Following the closure announcement, FMWU general secretary Satish Chandra restated the union’s willingness to accept the restructuring and 300 redundancies, provided the company negotiated a compensation package. Meanwhile, the government and the union were desperate to head off any resistance among miners to the company’s plans.
On April 18, Qarase summoned EGM management, the FMWU and the Vatukoula Workers Staff Association. During the meeting, he signed a memorandum of understanding pledging to set up a $300,000 “Workers Relief Fund” to pay the stood-down miners the equivalent of their weekly wage until they were reinstated. Workers requiring further assistance were promised that they could draw money from a National Provident Fund. The company was not required to provide anything apart from its original offer of a $50 weekly food allowance and to exempt workers living in company housing from paying rent, water and electricity.
The union exploited the threat of permanent closure and the government offer of financial assistance to dissipate any opposition. To date, however, the promised aid has not materialised and miners are struggling to survive on the company’s paltry handout. EGM has refused to guarantee severance pay to those miners who will not get their jobs back. Nonetheless, the union claimed that the “future for hundreds of mine workers has been clarified”.
EGM has continually used the threat of closure to shed jobs and extort government concessions. Since the 1950s, Emperor has demanded and received subsidies, grants and soft loans, including a $1.6 million government loan in 1967 that was later written off. In 1971, the company was given a further $470,000 in grants and interest-free loans, while in 1983, EGM was given a 21-year tax exemption agreement.

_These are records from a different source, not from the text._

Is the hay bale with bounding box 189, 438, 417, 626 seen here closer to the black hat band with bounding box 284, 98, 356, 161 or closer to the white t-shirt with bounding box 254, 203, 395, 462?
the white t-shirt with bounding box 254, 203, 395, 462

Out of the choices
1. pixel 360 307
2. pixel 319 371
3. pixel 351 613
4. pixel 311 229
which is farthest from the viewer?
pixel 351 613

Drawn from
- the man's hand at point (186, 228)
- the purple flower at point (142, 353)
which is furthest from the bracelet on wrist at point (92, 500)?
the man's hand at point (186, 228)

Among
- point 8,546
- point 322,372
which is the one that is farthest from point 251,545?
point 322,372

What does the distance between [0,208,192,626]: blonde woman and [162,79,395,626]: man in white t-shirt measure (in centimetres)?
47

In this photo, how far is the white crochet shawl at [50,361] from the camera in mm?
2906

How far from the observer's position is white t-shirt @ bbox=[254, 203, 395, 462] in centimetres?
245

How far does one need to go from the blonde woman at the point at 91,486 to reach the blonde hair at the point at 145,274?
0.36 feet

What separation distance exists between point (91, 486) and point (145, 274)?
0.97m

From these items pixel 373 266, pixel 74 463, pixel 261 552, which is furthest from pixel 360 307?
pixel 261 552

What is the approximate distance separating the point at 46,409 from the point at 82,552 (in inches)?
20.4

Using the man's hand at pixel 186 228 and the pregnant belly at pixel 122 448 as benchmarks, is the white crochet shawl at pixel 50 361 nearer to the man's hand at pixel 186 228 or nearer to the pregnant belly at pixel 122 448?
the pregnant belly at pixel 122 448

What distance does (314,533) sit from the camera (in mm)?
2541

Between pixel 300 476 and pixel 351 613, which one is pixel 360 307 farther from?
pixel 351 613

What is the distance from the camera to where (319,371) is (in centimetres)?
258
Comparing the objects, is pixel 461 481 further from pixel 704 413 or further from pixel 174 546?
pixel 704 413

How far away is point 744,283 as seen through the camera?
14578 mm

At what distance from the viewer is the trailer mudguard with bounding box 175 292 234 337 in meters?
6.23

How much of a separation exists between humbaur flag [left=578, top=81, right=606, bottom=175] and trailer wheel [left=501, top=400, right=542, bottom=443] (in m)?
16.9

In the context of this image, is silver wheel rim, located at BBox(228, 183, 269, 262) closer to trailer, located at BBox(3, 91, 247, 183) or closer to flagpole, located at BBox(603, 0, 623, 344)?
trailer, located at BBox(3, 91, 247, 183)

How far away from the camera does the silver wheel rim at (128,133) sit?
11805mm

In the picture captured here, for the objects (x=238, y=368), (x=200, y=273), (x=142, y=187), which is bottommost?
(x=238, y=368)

According to a 2004 report by Australian National University economists Roman Grynberg, Peter Fulcher and Peter Dryden, EGM has been able to “earn profits with little direct contribution to government revenue”. The report debunked the company’s “losses” in Fiji as the outcome of “some creative accounting”. It pointed out that EGM’s earnings had been made to look relatively lean and it had often avoided paying tax altogether. The Australian parent company, Emperor Mines, had been “consistently highly profitable”.
The collaboration of the government and mining unions in the latest round of restructuring is enabling the company to position itself to extract even more profits from its operation at Vatukoula.